[Entries taken from a collection]

-=-=-

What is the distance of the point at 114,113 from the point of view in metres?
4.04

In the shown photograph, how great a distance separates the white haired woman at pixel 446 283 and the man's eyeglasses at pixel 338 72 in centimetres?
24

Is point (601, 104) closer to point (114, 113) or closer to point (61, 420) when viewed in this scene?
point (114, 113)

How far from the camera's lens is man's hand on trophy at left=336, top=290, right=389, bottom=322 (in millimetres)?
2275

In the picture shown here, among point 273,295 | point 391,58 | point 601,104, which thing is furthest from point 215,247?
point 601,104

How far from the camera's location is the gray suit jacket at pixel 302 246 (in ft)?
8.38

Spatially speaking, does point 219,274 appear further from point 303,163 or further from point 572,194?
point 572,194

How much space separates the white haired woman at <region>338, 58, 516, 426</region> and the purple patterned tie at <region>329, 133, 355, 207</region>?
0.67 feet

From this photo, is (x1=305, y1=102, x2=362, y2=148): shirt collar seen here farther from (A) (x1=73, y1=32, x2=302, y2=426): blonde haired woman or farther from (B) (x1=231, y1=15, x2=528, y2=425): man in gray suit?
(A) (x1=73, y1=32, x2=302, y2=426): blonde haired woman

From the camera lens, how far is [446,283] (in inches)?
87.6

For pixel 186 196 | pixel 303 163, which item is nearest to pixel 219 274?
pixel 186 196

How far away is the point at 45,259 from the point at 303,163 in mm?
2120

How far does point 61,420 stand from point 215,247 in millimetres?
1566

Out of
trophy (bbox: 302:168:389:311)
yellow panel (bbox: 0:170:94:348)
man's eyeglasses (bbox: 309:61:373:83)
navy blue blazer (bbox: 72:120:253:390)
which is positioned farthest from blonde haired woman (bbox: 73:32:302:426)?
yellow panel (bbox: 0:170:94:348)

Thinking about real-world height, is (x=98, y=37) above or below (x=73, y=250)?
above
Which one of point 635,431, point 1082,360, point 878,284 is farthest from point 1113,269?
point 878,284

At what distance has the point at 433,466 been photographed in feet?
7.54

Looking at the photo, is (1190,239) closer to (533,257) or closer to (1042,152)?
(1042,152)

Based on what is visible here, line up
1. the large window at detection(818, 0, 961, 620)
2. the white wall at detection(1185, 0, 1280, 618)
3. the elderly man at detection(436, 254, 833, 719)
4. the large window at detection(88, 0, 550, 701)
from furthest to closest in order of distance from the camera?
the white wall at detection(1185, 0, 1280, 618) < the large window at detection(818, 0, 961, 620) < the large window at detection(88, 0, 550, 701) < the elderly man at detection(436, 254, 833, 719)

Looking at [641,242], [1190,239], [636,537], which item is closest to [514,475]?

-=-=-

* **DIRECTIVE**: Write out all the records above again, exactly as they stand.

* **TASK ANSWER**:
What is the distance of the point at 114,113 from the point of view in metres?
4.04

In the shown photograph, how great a distance separates the white haired woman at pixel 446 283 and the man's eyeglasses at pixel 338 72 in centimetres?
24

Is point (601, 104) closer to point (114, 113) or closer to point (61, 420) when viewed in this scene?
point (114, 113)

How far from the camera's lens is man's hand on trophy at left=336, top=290, right=389, bottom=322 (in millimetres)?
2275

In the picture shown here, among point 273,295 | point 391,58 | point 601,104, which thing is furthest from point 215,247?
point 601,104

How far from the camera's location is the gray suit jacket at pixel 302 246 (in ft)?
8.38

Spatially speaking, does point 219,274 appear further from point 303,163 or further from point 572,194?
point 572,194

How much space separates the white haired woman at <region>338, 58, 516, 426</region> and the purple patterned tie at <region>329, 133, 355, 207</region>?
0.67 feet

From this photo, is (x1=305, y1=102, x2=362, y2=148): shirt collar seen here farther from (A) (x1=73, y1=32, x2=302, y2=426): blonde haired woman or farther from (B) (x1=231, y1=15, x2=528, y2=425): man in gray suit?
(A) (x1=73, y1=32, x2=302, y2=426): blonde haired woman

From the camera lens, how far is [446,283] (in inches)?
87.6

For pixel 186 196 | pixel 303 163, which item is nearest to pixel 219 274?
pixel 186 196

How far away is the point at 45,259 from the point at 303,163 in mm?
2120

How far does point 61,420 stand from point 215,247 in millimetres?
1566

Out of
trophy (bbox: 302:168:389:311)
yellow panel (bbox: 0:170:94:348)
man's eyeglasses (bbox: 309:61:373:83)
navy blue blazer (bbox: 72:120:253:390)
which is positioned farthest from blonde haired woman (bbox: 73:32:302:426)?
yellow panel (bbox: 0:170:94:348)

Thinking about real-world height, is (x=98, y=37) above or below (x=73, y=250)?
above
Which one of point 635,431, point 1082,360, point 878,284 is farthest from point 1113,269?
point 878,284

At what distance has the point at 433,466 been photographed in feet?
7.54

Looking at the photo, is (1190,239) closer to (533,257) or closer to (1042,152)?
(1042,152)

Based on what is visible here, line up
1. the large window at detection(818, 0, 961, 620)
2. the white wall at detection(1185, 0, 1280, 618)
3. the elderly man at detection(436, 254, 833, 719)
4. the large window at detection(88, 0, 550, 701)
from furthest to closest in order of distance from the camera?
the white wall at detection(1185, 0, 1280, 618) < the large window at detection(818, 0, 961, 620) < the large window at detection(88, 0, 550, 701) < the elderly man at detection(436, 254, 833, 719)

Looking at [641,242], [1190,239], [636,537], which item is closest to [514,475]?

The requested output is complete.